The disk has three nested belts: The image shows that the debris disk has three distinct rings or belts, each of which is located at different distances from the star. The innermost belt is closest to the star, while the outermost belt is the farthest.
The belts extend up to 14 billion miles (23 billion kilometers): The three belts seen in the image extend up to a distance of 14 billion miles (23 billion kilometers) from the star. To put this in perspective, this is more than 3 times the distance between the Sun and Neptune in our own solar system.

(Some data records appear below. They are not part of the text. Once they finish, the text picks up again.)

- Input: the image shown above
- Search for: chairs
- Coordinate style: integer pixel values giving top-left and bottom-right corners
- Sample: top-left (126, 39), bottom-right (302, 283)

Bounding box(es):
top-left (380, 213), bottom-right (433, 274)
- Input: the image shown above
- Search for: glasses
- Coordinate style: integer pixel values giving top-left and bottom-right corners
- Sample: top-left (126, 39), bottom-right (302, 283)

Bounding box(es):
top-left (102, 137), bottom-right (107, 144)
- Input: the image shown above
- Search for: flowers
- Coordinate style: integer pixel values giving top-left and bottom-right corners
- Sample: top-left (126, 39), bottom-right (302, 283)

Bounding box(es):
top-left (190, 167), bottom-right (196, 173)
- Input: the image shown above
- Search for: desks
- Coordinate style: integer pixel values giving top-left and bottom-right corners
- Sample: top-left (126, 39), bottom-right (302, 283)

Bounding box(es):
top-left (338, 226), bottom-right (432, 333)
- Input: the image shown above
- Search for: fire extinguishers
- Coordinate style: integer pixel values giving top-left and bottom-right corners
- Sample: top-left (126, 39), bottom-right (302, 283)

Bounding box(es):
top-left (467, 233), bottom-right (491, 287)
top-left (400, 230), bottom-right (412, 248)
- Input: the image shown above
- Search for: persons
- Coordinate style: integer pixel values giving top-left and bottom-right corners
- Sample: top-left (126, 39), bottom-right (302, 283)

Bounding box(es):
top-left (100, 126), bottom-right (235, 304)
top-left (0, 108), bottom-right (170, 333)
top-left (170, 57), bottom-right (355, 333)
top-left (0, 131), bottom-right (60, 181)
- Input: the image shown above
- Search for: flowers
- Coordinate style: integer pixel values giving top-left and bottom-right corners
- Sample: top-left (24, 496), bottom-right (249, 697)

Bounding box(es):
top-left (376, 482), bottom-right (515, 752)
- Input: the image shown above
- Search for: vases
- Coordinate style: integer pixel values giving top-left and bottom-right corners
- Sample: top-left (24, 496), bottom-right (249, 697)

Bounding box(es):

Webb revealed inner belts never seen before: One of the most significant findings of the image is the discovery of the inner belts that were never seen before. Webb's advanced capabilities and sensitivity allowed it to detect these previously unknown features in the debris disk.
Labels indicate individual features: The left side of the image is labeled to indicate the individual features of the debris disk. This allows scientists to identify and study specific parts of the disk in detail.
Dust cloud highlighted on the right: On the right side of the image, a particular dust cloud is highlighted, and pullouts show it in two different infrared wavelengths (23 and 25.5 microns). This helps scientists study the properties of the dust and better understand the physical processes that are shaping the debris disk.